-- Directive 1 --
Copy out the records word for word, starting at the line that contains "What is the measure" and continuing through the end of the records. Leave out the pictures.

-- Passage to read --
↓↓↓

About This Calendar

Nothing about this calendar is normal.

Okay, one thing is normal, it has dates. And it marks time. That’s two things.

But it doesn’t start in January, pages don’t correspond with months, and it has no holidays (except Earth Day, duh, it’s a nature calendar).

Yet it has a lot that other calendars miss. Like, any connection at all with a physical experience of time.

A Connection with nature?

From a Calendar?

In days gone by, people marked time with the natural cycles around them that they knew and could predict. To quote Fiddler on the Roof: (sing it with me) “Sunrise, sunset, swiftly fly the years…” Now, we fill in neatly aligned boxes in rectangles.

The calendar we all know and use is called the Gregorian calendar, which divides the exact length of Earth’s orbit around the Sun into 12 mathematically equal portions (to the nearest full day), with leap years thrown in to keep it from drifting by 0.25 days each year. It is all very precise, very efficient, and very practical in many ways.

Yet the way we have come to use it in the modern world lacks any reference to what is going on in the natural world. Today, the most common associations on the internet with the word “season” are about the NBA and March Madness.

By all means, enjoy the holidays, and sports, and the 2019 calendar you already have.

↑↑↑

-- Given data --
↓↓↓

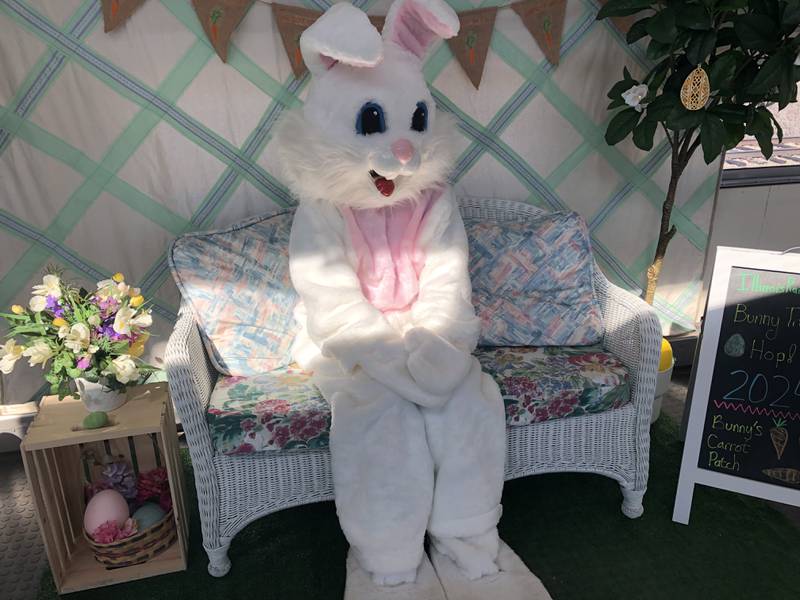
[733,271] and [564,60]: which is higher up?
[564,60]

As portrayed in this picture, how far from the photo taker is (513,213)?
223 centimetres

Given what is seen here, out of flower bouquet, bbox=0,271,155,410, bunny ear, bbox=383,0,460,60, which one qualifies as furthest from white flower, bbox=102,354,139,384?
bunny ear, bbox=383,0,460,60

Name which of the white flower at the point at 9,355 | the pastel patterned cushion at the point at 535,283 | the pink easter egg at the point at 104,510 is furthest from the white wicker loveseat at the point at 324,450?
the white flower at the point at 9,355

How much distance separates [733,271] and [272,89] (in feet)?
5.06

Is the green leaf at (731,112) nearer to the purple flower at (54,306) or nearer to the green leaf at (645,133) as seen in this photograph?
the green leaf at (645,133)

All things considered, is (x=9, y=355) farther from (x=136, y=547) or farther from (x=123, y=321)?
(x=136, y=547)

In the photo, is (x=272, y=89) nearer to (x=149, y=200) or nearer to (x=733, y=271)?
(x=149, y=200)

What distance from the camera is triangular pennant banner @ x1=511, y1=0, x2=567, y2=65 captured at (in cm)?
211

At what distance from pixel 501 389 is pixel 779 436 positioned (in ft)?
2.56

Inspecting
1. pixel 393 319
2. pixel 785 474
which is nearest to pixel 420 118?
pixel 393 319

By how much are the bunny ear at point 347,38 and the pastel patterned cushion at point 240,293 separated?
0.69 m

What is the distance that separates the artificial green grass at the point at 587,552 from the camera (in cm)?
161

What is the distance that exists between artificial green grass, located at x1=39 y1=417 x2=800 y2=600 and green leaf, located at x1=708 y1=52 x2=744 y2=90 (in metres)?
1.29

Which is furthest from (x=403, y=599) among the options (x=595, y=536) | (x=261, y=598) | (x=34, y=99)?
(x=34, y=99)
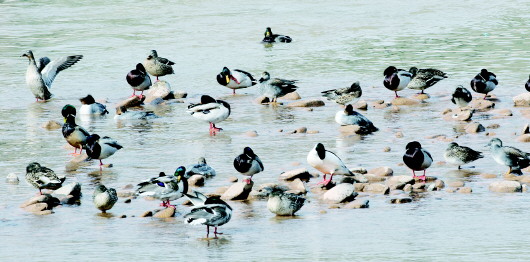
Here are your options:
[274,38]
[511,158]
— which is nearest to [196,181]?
[511,158]

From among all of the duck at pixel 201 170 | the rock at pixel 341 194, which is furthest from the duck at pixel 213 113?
the rock at pixel 341 194

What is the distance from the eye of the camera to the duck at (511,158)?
16.4 metres

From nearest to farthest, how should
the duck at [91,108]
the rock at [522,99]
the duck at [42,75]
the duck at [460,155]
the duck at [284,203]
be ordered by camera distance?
the duck at [284,203], the duck at [460,155], the rock at [522,99], the duck at [91,108], the duck at [42,75]

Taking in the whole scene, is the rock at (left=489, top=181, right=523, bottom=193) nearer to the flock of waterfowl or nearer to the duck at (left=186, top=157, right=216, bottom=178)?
the flock of waterfowl

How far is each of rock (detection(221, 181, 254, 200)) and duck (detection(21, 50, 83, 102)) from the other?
11391mm

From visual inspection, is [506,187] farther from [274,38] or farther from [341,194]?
[274,38]

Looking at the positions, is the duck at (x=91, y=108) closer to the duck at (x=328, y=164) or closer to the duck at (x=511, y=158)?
the duck at (x=328, y=164)

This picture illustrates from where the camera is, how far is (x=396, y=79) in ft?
79.6

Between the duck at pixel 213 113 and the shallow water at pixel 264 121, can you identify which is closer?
the shallow water at pixel 264 121

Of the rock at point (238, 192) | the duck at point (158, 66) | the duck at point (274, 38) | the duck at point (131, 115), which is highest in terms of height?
the duck at point (274, 38)

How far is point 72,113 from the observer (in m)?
21.2

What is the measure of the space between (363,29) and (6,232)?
2353cm

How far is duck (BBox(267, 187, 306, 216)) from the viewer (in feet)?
46.8

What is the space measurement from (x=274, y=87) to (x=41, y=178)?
921cm
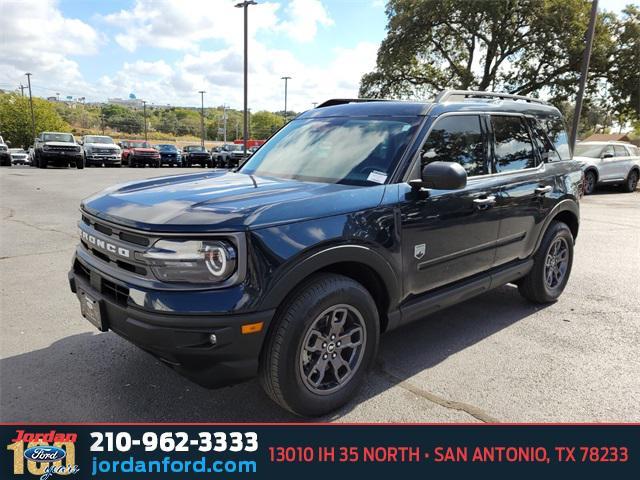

↑↑↑

-- Directive 2 --
According to the calendar page, what does the Gregorian calendar divide into 12 mathematically equal portions?

-- Written answer 1 --
What is the measure of the space between (363,29) and (6,232)?
2353cm

How far is duck (BBox(267, 187, 306, 216)) from the viewer (in feet)?
46.8

What is the space measurement from (x=274, y=87) to (x=41, y=178)?
921cm

-- Written answer 2 --
The exact length of Earth's orbit around the Sun.